(Recorded data)
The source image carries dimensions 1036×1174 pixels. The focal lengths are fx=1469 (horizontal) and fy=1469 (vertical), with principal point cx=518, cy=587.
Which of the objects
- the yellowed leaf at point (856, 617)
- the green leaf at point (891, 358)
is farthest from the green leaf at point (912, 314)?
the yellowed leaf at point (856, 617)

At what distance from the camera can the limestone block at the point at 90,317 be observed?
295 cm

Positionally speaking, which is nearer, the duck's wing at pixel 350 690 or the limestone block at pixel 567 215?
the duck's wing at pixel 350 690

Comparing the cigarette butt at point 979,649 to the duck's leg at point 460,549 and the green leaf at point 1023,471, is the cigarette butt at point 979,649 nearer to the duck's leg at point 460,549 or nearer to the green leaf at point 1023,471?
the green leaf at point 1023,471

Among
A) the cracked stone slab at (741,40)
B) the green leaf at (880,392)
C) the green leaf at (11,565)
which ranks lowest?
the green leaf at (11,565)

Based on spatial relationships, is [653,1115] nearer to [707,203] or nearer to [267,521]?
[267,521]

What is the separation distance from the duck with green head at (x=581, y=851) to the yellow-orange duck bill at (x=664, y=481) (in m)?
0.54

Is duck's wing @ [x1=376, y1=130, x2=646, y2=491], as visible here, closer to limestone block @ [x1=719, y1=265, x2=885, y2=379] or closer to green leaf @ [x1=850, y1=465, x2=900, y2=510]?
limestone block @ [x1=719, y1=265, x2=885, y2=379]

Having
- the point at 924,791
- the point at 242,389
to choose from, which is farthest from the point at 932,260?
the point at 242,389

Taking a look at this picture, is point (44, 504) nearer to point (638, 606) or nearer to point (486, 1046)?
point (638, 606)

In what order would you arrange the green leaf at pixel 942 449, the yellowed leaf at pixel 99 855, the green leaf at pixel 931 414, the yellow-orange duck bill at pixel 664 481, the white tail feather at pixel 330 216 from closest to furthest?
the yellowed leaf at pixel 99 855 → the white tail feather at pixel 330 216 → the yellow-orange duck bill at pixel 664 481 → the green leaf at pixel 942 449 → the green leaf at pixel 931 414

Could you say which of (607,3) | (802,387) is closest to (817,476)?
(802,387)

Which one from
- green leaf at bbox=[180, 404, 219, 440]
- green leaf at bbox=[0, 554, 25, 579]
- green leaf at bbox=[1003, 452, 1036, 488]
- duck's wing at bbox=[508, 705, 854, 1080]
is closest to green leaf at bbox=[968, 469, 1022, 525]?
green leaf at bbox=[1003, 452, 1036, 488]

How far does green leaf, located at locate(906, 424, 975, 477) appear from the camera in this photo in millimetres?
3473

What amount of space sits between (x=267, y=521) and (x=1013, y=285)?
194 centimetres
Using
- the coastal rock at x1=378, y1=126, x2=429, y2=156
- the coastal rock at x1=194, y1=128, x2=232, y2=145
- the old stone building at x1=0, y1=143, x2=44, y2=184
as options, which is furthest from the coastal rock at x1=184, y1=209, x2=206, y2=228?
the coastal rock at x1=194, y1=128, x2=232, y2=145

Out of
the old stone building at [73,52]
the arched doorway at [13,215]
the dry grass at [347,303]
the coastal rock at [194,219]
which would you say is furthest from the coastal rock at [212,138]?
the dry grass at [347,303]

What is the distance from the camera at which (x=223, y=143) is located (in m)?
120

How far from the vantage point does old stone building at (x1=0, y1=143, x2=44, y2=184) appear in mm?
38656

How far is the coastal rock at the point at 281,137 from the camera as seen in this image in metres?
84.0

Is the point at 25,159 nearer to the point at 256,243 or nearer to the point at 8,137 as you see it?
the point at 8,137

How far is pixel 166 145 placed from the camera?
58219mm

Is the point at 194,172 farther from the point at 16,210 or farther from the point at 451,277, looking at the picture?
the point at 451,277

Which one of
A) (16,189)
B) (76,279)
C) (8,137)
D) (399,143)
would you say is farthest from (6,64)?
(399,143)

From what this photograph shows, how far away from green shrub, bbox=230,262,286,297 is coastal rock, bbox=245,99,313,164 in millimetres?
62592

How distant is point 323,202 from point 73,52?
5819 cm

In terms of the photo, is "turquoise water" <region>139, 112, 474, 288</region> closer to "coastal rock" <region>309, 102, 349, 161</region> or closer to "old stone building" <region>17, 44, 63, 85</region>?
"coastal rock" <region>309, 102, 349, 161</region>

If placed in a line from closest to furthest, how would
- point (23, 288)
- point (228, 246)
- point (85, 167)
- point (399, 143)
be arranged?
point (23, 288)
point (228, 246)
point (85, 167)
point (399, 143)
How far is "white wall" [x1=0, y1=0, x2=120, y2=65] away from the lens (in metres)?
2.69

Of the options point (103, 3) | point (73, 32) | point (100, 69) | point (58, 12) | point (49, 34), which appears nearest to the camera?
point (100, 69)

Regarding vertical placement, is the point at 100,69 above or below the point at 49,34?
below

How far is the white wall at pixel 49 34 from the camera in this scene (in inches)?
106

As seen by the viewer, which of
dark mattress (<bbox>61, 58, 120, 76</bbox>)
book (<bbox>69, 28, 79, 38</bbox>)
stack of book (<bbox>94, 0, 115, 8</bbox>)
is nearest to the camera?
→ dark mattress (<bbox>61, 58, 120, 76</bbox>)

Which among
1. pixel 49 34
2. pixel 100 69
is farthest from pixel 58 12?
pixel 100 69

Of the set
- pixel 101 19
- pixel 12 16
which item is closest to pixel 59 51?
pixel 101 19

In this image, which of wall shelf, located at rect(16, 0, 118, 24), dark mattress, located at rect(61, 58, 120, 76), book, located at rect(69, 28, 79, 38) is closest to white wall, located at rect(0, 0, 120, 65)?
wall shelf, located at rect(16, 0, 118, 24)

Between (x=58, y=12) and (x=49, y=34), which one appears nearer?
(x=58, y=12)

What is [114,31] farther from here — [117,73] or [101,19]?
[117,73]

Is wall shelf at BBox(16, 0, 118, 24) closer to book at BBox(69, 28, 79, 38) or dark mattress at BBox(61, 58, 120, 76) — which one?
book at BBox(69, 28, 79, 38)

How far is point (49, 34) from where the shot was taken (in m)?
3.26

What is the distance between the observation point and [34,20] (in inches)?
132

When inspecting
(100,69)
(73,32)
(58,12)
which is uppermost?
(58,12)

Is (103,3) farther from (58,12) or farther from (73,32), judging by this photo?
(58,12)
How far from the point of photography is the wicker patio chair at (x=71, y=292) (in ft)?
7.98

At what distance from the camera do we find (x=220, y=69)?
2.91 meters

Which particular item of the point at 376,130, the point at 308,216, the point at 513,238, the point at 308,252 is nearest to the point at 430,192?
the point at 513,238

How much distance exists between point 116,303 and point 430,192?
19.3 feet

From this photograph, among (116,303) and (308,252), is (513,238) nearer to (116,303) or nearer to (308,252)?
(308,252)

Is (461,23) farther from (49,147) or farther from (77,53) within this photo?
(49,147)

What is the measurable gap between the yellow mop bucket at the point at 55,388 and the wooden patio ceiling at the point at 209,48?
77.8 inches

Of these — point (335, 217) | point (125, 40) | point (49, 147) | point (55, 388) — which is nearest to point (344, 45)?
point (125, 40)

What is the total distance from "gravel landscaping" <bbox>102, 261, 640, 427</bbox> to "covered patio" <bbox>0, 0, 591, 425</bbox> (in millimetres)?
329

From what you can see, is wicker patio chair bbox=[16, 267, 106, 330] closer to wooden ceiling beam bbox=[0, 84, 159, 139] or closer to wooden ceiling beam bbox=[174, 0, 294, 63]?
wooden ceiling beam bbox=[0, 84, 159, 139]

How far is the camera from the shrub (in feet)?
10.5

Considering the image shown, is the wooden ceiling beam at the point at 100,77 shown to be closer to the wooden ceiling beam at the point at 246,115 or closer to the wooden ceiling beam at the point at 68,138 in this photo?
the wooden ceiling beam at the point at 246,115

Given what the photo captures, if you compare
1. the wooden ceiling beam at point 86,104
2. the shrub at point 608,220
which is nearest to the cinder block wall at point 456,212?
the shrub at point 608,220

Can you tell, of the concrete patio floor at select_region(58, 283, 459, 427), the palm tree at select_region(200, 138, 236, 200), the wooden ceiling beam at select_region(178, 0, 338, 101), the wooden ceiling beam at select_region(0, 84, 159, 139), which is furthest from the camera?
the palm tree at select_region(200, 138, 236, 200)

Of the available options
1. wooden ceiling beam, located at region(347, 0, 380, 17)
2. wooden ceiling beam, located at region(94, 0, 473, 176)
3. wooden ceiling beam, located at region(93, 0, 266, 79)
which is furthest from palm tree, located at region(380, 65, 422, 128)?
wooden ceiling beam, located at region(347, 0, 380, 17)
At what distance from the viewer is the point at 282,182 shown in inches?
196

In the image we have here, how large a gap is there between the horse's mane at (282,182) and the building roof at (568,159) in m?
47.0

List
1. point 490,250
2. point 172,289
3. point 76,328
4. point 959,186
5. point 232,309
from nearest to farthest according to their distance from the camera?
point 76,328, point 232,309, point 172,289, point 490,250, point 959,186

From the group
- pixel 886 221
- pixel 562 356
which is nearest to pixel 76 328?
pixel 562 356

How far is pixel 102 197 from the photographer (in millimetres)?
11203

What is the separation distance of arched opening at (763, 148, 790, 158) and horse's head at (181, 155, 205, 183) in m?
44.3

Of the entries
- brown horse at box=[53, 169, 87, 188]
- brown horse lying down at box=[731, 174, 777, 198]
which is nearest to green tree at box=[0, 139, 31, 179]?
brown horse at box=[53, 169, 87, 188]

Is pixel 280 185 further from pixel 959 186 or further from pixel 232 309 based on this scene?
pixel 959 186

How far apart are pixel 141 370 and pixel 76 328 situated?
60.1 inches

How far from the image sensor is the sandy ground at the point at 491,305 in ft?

■ **Problem details**
In the records above, find the line containing "At what distance from the viewer"; please retype it and every line after it through the last line, exactly and with nothing else.

■ **Response for this exercise**
At what distance from the viewer is the point at 282,182 shown in inches?
196

In the image we have here, how large a gap is there between the horse's mane at (282,182) and the building roof at (568,159) in m?
47.0

List
1. point 490,250
2. point 172,289
3. point 76,328
4. point 959,186
5. point 232,309
from nearest to farthest according to their distance from the camera?
point 76,328, point 232,309, point 172,289, point 490,250, point 959,186

From the group
- pixel 886 221
- pixel 562 356
which is nearest to pixel 76 328?
pixel 562 356

How far is pixel 102 197 from the photographer (in millimetres)?
11203

What is the separation distance of arched opening at (763, 148, 790, 158) and horse's head at (181, 155, 205, 183) in m?
44.3

Of the entries
- brown horse at box=[53, 169, 87, 188]
- brown horse lying down at box=[731, 174, 777, 198]
which is nearest to green tree at box=[0, 139, 31, 179]?
brown horse at box=[53, 169, 87, 188]

Is pixel 280 185 further from pixel 959 186 or further from pixel 232 309 based on this scene?
pixel 959 186

How far apart are pixel 141 370 and pixel 76 328 situated?
60.1 inches

How far from the image sensor is the sandy ground at the point at 491,305 in ft?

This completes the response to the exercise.